→ **What the task asks**
Copy out the rows below, swapping every occurrence of "building facade" for "building front" and leaving everything else unchanged.

→ **Data for this task**
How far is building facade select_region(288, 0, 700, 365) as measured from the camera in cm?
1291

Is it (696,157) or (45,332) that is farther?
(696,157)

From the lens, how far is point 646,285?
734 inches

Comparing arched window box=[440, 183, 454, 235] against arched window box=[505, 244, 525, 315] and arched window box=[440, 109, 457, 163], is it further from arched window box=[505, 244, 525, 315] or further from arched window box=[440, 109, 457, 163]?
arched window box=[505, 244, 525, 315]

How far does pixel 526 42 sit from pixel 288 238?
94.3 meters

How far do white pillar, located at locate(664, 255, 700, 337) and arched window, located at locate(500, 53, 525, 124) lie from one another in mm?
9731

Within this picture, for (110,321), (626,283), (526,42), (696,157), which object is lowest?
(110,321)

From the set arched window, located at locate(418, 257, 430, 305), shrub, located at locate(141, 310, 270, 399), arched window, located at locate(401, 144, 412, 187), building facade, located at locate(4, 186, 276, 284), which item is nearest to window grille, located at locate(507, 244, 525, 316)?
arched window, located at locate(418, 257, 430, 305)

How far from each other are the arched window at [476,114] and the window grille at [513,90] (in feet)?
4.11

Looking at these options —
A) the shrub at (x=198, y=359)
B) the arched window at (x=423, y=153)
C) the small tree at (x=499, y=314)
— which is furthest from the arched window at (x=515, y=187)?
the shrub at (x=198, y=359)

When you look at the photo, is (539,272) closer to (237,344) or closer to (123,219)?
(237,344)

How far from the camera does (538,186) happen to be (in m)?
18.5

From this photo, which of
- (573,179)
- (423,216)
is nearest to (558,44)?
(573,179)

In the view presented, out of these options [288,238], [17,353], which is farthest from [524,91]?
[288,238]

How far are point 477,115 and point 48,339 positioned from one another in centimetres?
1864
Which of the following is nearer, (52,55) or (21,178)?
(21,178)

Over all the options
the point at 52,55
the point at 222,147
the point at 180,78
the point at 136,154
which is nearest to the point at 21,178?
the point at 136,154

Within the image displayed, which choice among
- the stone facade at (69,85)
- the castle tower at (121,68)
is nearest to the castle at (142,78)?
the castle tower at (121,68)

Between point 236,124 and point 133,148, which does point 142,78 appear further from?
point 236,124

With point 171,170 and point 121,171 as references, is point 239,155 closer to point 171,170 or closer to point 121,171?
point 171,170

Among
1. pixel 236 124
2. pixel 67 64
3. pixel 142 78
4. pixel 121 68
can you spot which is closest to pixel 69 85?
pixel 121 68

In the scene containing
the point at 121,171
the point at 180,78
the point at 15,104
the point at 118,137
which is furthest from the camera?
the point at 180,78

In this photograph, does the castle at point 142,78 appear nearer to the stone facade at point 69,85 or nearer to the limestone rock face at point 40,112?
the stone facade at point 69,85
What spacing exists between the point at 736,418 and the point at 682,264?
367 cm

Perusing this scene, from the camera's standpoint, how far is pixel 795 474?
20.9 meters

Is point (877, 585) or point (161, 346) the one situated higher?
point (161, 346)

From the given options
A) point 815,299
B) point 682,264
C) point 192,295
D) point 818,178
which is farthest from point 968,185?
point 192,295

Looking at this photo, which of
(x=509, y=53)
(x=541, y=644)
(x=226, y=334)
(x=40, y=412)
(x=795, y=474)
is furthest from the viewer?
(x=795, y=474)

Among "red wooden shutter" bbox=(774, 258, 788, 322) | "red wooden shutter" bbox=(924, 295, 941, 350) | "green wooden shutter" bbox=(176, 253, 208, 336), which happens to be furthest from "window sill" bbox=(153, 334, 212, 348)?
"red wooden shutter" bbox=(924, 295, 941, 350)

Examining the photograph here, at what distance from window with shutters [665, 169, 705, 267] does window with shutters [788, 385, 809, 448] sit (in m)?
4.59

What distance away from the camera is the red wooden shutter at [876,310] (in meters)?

→ **Output**
How far is building front select_region(288, 0, 700, 365) as measured from the camera in cm?
1291

Is it (696,157) or (45,332) that is farther?
(696,157)

From the lens, how far is point 646,285?
734 inches

Comparing arched window box=[440, 183, 454, 235] against arched window box=[505, 244, 525, 315] and arched window box=[440, 109, 457, 163], is it further from arched window box=[505, 244, 525, 315] or further from arched window box=[440, 109, 457, 163]?
arched window box=[505, 244, 525, 315]

How far does pixel 526 42 sit from pixel 288 238?
94.3 meters

How far do white pillar, located at locate(664, 255, 700, 337) and arched window, located at locate(500, 53, 525, 124) lie from one another in mm?
9731

Within this picture, for (110,321), (626,283), (526,42), (696,157), which object is lowest?
(110,321)

From the set arched window, located at locate(418, 257, 430, 305), shrub, located at locate(141, 310, 270, 399), arched window, located at locate(401, 144, 412, 187), building front, located at locate(4, 186, 276, 284), which item is nearest to window grille, located at locate(507, 244, 525, 316)?
arched window, located at locate(418, 257, 430, 305)

How far from each other are the arched window at [476,114] and the window grille at [513,90] (in feet)?
4.11

Looking at these options —
A) the shrub at (x=198, y=359)
B) the arched window at (x=423, y=153)
C) the small tree at (x=499, y=314)
— which is furthest from the arched window at (x=515, y=187)?
the shrub at (x=198, y=359)

When you look at the photo, is (539,272) closer to (237,344) or closer to (123,219)?
(237,344)

How far from the camera does (538,186) happen to be (in m)?
18.5

From this photo, which of
- (573,179)
- (423,216)
is nearest to (558,44)?
(573,179)

In the view presented, out of these options [288,238], [17,353], which is farthest from [524,91]?
[288,238]

How far are point 477,115 and point 48,339 positioned from one another in centimetres?
1864
Which of the following is nearer, (52,55) or (21,178)?
(21,178)

Over all the options
the point at 52,55
the point at 222,147
the point at 180,78
the point at 136,154
which is nearest to the point at 21,178?
the point at 136,154

Within the image displayed, which choice among
- the stone facade at (69,85)
- the castle tower at (121,68)
is nearest to the castle at (142,78)?
the castle tower at (121,68)

Between point 236,124 and point 133,148, which does point 142,78 appear further from?
point 236,124

With point 171,170 and point 121,171 as references, is point 239,155 closer to point 171,170 or closer to point 121,171?
point 171,170

Among
1. pixel 236 124
2. pixel 67 64
3. pixel 142 78
4. pixel 121 68
can you spot which is closest to pixel 69 85?
pixel 121 68

In the scene containing
the point at 121,171
the point at 180,78
the point at 15,104
the point at 118,137
which is furthest from the camera?
the point at 180,78

In this photograph, does the castle at point 142,78 appear nearer to the stone facade at point 69,85 or nearer to the limestone rock face at point 40,112?
the stone facade at point 69,85
What spacing exists between the point at 736,418 and the point at 682,264?
367 cm

Perusing this scene, from the camera's standpoint, how far is pixel 795 474?
20.9 meters

Is point (877, 585) or point (161, 346) the one situated higher?
point (161, 346)

From the given options
A) point 815,299
B) point 682,264
C) point 192,295
D) point 818,178
which is farthest from point 968,185?
point 192,295

Looking at this photo, which of
(x=509, y=53)
(x=541, y=644)
(x=226, y=334)
(x=40, y=412)
(x=795, y=474)
is furthest from the viewer?
(x=795, y=474)

Among "red wooden shutter" bbox=(774, 258, 788, 322) | "red wooden shutter" bbox=(924, 295, 941, 350) | "green wooden shutter" bbox=(176, 253, 208, 336), which happens to be furthest from "window sill" bbox=(153, 334, 212, 348)?
"red wooden shutter" bbox=(924, 295, 941, 350)

Examining the photograph here, at what distance from window with shutters [665, 169, 705, 267] does window with shutters [788, 385, 809, 448] sit (in m)?
4.59

What distance away from the camera is the red wooden shutter at [876,310] (in meters)?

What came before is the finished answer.